Bran nodded and turning, climbed up the stair with Atla close

behind him. At the top he turned and looked down once more. As far as

he could see floated a glittering ocean of slanted yellow eyes

upturned. But the owners of those eyes kept carefully beyond the dim

circle of torchlight and of their bodies he could see nothing. Their

low hissing speech floated up to him and he shuddered as his

imagination visualized, not a throng of biped creatures, but a

swarming, swaying myriad of serpents, gazing up at him with their

glittering unwinking eyes.

 

He swung into the upper cave and Atla thrust the blocking stone

back in place. It fitted into the entrance of the well with uncanny

precision; Bran was unable to discern any crack in the apparently

solid floor of the cavern.
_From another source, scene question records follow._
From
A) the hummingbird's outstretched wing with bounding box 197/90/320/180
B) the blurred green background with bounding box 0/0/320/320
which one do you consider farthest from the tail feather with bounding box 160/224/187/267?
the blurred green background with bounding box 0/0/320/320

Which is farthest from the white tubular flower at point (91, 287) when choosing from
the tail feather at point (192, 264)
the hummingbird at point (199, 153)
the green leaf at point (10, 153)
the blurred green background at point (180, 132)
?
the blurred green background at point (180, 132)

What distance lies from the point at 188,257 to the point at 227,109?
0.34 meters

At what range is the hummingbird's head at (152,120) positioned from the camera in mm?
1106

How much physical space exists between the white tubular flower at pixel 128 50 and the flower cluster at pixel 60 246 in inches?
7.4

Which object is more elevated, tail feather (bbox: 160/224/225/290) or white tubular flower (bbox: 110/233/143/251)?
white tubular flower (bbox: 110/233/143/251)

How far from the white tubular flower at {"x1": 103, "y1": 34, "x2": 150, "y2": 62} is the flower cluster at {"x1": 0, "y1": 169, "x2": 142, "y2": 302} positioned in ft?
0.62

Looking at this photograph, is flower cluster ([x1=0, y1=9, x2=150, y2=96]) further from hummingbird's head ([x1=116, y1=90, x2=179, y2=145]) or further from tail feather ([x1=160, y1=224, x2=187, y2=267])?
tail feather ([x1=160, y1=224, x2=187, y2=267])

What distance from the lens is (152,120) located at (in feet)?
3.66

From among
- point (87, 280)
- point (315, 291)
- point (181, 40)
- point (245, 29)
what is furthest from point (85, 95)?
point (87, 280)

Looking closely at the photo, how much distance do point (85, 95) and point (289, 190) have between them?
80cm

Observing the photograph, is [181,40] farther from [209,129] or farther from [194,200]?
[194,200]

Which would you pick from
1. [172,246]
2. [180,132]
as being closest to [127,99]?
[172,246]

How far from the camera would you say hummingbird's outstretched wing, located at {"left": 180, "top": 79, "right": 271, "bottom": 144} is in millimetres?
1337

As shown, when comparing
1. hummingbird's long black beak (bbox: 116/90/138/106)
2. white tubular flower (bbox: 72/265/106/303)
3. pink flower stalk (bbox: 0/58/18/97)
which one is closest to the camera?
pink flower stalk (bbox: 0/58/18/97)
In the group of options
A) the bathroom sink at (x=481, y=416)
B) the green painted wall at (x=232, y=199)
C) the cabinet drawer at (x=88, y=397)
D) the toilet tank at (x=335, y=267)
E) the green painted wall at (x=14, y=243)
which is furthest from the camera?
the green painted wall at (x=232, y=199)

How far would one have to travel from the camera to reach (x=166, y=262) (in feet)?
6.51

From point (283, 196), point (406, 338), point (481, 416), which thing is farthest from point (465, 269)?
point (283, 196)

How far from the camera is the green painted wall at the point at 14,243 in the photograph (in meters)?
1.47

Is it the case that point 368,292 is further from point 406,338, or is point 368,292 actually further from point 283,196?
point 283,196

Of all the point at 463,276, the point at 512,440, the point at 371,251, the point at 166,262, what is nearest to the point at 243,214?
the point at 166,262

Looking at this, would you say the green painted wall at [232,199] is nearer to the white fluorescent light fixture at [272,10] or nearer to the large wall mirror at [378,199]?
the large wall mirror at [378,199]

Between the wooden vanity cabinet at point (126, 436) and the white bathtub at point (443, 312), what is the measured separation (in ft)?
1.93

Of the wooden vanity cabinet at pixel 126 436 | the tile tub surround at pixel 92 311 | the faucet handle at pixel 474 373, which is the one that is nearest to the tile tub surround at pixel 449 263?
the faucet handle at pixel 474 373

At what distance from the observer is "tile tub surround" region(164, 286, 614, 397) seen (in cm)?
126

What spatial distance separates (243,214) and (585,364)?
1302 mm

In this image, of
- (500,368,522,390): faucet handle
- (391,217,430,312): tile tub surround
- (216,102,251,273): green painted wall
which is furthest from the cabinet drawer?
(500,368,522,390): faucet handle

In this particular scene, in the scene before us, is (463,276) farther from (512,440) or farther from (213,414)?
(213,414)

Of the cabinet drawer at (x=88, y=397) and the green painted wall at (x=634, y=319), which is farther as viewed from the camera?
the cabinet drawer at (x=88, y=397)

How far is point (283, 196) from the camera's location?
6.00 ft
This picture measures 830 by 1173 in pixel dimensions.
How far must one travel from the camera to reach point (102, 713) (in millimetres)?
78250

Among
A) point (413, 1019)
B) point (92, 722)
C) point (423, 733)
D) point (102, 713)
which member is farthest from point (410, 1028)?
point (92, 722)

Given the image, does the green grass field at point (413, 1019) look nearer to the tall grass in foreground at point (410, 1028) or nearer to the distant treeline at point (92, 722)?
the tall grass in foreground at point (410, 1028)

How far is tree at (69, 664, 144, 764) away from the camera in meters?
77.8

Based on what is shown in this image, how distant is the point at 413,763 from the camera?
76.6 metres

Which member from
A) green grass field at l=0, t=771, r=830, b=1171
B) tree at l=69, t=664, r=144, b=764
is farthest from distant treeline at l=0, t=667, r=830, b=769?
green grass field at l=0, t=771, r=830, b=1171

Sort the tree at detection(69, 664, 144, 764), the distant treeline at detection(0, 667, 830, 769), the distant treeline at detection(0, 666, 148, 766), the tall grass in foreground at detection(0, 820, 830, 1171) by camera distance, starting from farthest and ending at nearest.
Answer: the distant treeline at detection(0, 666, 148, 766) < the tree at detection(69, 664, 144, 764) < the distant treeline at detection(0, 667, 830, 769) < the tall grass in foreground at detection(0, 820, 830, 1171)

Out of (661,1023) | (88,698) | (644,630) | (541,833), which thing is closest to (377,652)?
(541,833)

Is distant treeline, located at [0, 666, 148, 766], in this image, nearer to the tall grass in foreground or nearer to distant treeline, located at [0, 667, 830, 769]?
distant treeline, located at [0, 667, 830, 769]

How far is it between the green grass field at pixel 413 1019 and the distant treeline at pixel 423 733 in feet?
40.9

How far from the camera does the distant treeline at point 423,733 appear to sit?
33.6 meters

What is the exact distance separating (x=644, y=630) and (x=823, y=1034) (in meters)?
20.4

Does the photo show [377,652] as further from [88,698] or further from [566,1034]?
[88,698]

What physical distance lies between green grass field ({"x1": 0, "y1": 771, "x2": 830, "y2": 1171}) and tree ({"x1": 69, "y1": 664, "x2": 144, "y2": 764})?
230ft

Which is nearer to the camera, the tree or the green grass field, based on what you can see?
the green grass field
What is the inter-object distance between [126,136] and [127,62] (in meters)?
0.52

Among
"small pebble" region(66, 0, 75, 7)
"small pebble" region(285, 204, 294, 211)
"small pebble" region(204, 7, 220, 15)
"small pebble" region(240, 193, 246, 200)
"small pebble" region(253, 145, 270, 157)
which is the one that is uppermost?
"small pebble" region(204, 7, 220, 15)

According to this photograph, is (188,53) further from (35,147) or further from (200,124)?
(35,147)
Atla made a motion to extinguish the torch,

but the king stayed her.

 

“Keep it so until we are out of the cave,” he grunted. “We might

tread on an adder in the dark.”

 

Atla’s sweetly hateful laughter rose maddeningly in the flickering

gloom.

Chapter 6

It was not long before sunset when Bran came again to the reed-grown marge of Dagon’s Mere. Casting cloak and sword-belt on the

ground, he stripped himself of his short leathern breeches. Then

gripping his naked dirk in his teeth, he went into the water with the

smooth ease of a diving seal. Swimming strongly, he gained the center

of the small lake, and turning, drove himself downward.

 

The mere was deeper than he had thought. It seemed he would never

reach the bottom, and when he did, his groping hands failed to find

what he sought. A roaring in his ears warned him and he swam to the

surface.

 

Gulping deep of the refreshing air, he dived again, and again his

quest was fruitless. A third time he sought the depth, and this time

his groping hands met a familiar object in the silt of the bottom.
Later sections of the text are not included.